- **TEXT BLOCK**:
-------

In 1980 Congress passed the Comprehensive Environmental Response, Compensation, and Liability Act (CERCLA/Superfund), which regulates conduct at orphaned waste sites, attempts to reduce liability, and provides a funding mechanism to recover U.S. Environmental Protection Agency (EPA) clean-up costs. CERCLA forcibly brings environmental liability to the attention of the business community through strict, joint and several liability that requires responsible parties to cover the costs of clean-up without regard to the percentage of individual environmental contribution or harm. Furthermore, it inhibits the transfer and sale of contaminated property.

In 1995 and 1996 the EPA adopted Risk Based Corrective Action (RBCA) standards that the American Society for Testing and Materials (ASTM) created to establish risk-based cleanup criteria at sites where petroleum and chemical release has occurred. As a consequence, the clean-up levels at certain sites may vary based on their assessed risk and the cost to remediate those properties is reduced. In response to this modification,  the first wave of specialty development companies began operations dedicated to acquiring brownfields.  Brownfields began to be viewed as an investment opportunity and the insurance industry began issuing expanded policies for them.  In 1996, the first private equity/institutional funds were raised to finance the acquisition of brownfield properties however, on-going environmental liability concerns have prevented capital from entering this marketplace and less than $1 billion has been raised to date.  

Remarkably, the current market value of brownfields is estimated between $520 billion and $2 trillion. The large disparity between the two estimated values can be attributed to the Environmental Protection Agency’s known contaminated properties ($520 billion)and the National Brownfields Association's estimate ($2 trillion), which includes non-disclosed properties.

Until this point, the firms and investment funds investing in brownfields have attempted to consolidate all of their expertise within one firm.  As a result,the success of the project relies solely on the credibilty and capability of one company. Additionally, most current investment in brownfields is focused on the arbitrage created by the value of the property in relation to the value of the property after the environmental remediation.  Consequently, the value of the contaminated property is vastly diminished simply because of the scarcity of buyers and capital.

In contrast, Brownfields Capital provides a platform for the entire industry to participate in these projects, and it finances the entire project through vertical construction. Investors are able to invest in a fund that relies on inter-industry cooperation and specialization instead of having to rely solely on the competence of one consolidated firm. Likewise, investors are not asked to invest in a group of projects, in which the cost of remediation makes up a significant portion of total project costs.   Instead, Brownfields Capital investors are able to rely on qualified firms that specialize in several disciplines related to brownfields projects and the investment risk is spread over multiple projects.  This unique platform will permanently change how these projects are formed and financed.

-------

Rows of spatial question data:
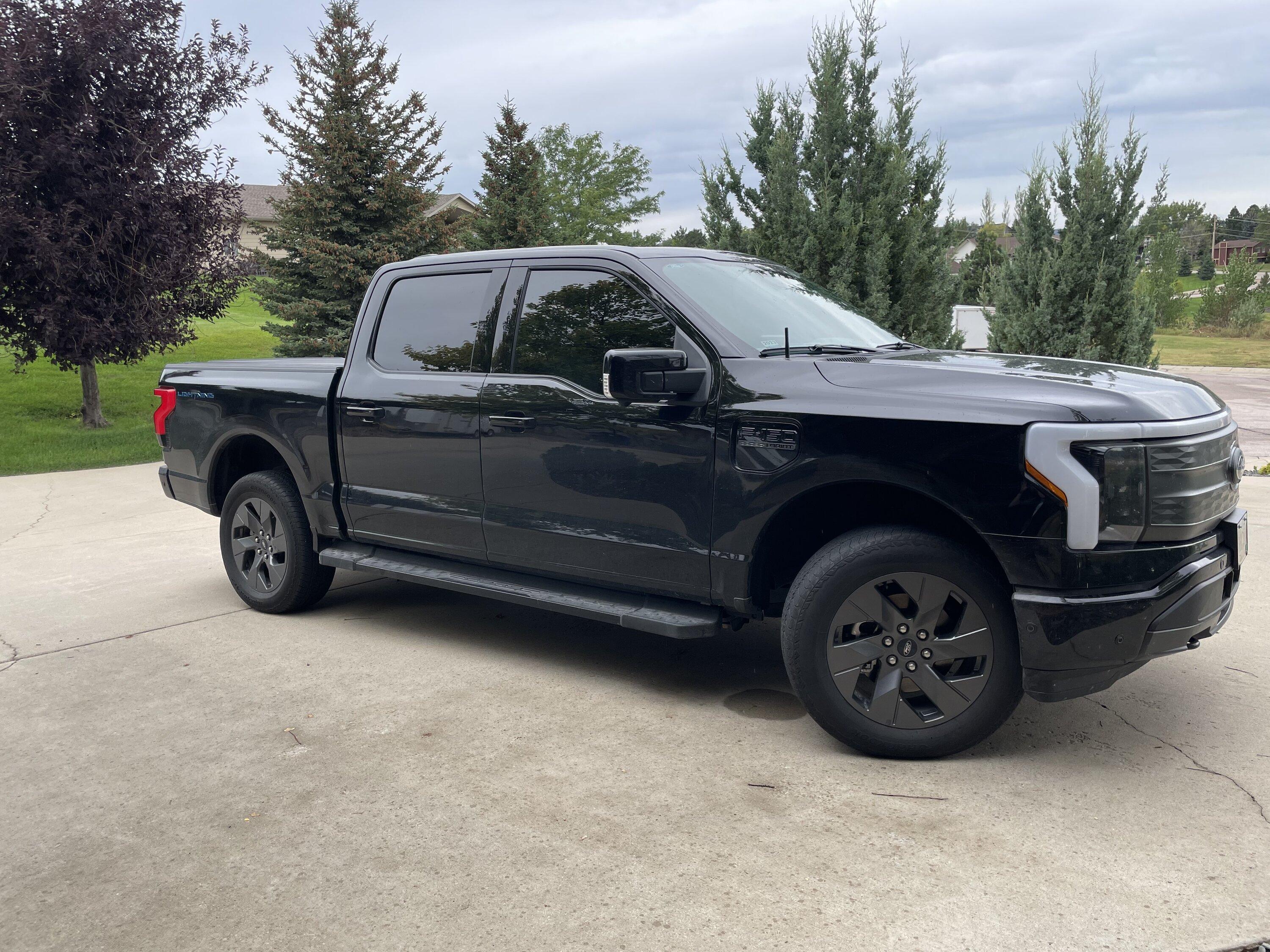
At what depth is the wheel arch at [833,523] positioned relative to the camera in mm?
3697

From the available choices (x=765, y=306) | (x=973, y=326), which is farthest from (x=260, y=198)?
(x=765, y=306)

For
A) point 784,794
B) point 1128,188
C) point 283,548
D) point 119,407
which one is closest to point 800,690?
point 784,794

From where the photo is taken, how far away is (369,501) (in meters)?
5.40

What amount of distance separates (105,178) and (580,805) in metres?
13.4

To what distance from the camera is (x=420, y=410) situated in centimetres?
508

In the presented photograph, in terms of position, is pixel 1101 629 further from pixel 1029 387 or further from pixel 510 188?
pixel 510 188

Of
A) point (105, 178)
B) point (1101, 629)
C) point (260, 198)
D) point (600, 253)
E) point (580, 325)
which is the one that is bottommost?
point (1101, 629)

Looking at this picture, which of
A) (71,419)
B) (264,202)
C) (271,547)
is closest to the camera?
(271,547)

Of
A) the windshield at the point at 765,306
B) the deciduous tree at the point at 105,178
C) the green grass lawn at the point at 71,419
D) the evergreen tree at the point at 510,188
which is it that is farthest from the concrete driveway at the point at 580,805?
the evergreen tree at the point at 510,188

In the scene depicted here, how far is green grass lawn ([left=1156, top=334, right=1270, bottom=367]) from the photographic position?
108ft

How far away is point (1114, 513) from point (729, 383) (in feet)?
4.81

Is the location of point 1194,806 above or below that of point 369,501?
below

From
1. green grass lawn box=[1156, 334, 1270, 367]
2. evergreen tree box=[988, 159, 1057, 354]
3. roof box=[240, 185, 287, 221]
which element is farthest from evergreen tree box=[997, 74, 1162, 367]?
roof box=[240, 185, 287, 221]

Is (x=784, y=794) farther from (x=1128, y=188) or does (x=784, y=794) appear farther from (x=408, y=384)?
(x=1128, y=188)
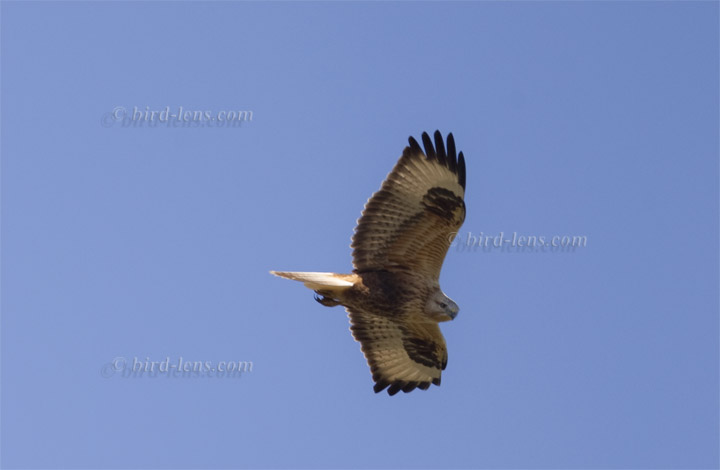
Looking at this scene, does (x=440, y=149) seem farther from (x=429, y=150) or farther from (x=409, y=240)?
(x=409, y=240)

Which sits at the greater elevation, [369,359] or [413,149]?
[413,149]

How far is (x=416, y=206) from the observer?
412 inches

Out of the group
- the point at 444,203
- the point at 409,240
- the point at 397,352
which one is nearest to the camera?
the point at 444,203

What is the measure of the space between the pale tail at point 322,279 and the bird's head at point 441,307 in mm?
839

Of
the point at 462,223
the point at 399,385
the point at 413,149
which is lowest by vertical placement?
the point at 399,385

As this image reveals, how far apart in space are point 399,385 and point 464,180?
272 centimetres

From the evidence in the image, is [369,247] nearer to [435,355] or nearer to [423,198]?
[423,198]

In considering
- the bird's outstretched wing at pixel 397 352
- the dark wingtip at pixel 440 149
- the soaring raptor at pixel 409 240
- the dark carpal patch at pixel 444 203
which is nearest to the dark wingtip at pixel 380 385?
the bird's outstretched wing at pixel 397 352

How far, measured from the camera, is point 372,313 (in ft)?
35.4

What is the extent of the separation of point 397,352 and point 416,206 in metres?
2.09

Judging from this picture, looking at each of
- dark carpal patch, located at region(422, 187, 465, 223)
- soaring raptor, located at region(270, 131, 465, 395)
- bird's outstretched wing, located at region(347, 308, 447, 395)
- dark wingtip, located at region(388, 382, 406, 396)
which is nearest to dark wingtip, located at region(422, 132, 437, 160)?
soaring raptor, located at region(270, 131, 465, 395)

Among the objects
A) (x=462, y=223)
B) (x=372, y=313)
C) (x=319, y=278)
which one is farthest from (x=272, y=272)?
(x=462, y=223)

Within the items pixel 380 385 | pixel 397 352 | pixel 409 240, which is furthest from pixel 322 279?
pixel 380 385

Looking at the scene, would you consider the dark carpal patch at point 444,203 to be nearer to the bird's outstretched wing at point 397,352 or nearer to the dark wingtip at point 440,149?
the dark wingtip at point 440,149
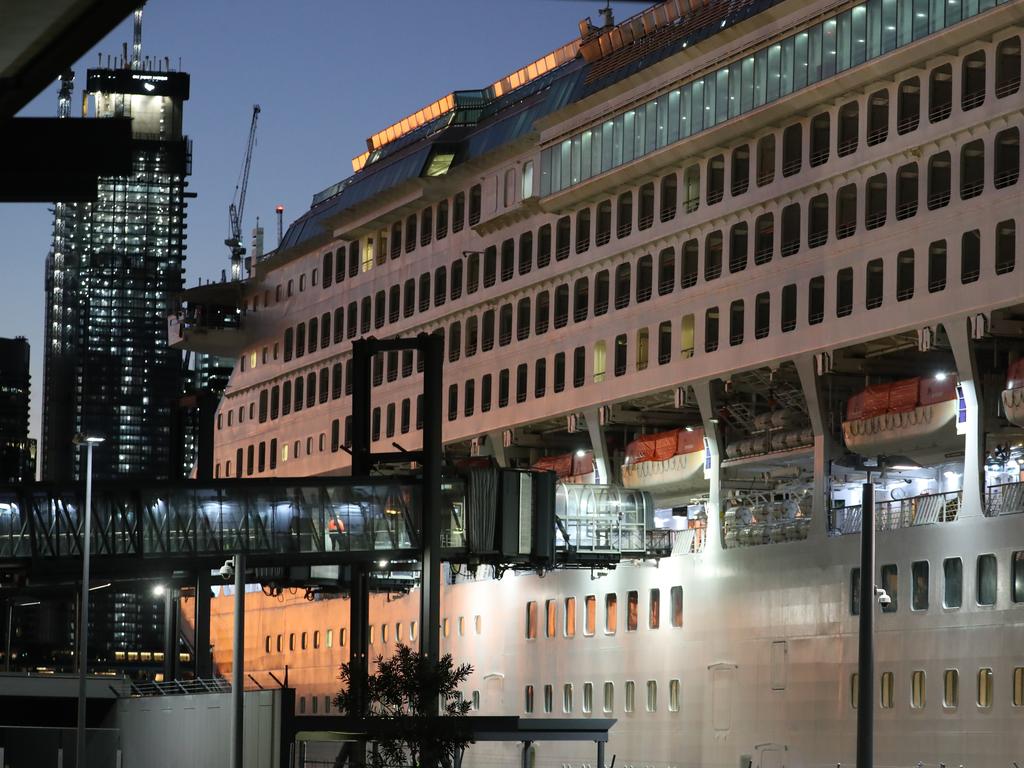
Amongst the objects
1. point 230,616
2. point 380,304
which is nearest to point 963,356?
point 380,304

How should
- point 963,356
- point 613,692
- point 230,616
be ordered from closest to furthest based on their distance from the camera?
1. point 963,356
2. point 613,692
3. point 230,616

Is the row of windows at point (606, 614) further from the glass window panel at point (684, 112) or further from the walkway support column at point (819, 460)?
the glass window panel at point (684, 112)

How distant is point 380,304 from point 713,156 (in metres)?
Answer: 20.4

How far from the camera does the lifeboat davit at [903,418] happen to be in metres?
40.2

-------

- **YOUR GOAL**: Reproduce the passage of the brownfields text starting at "In 1980 Congress" and ending at "of contaminated property.".

- **SOLUTION TO THIS EXERCISE**:
In 1980 Congress passed the Comprehensive Environmental Response, Compensation, and Liability Act (CERCLA/Superfund), which regulates conduct at orphaned waste sites, attempts to reduce liability, and provides a funding mechanism to recover U.S. Environmental Protection Agency (EPA) clean-up costs. CERCLA forcibly brings environmental liability to the attention of the business community through strict, joint and several liability that requires responsible parties to cover the costs of clean-up without regard to the percentage of individual environmental contribution or harm. Furthermore, it inhibits the transfer and sale of contaminated property.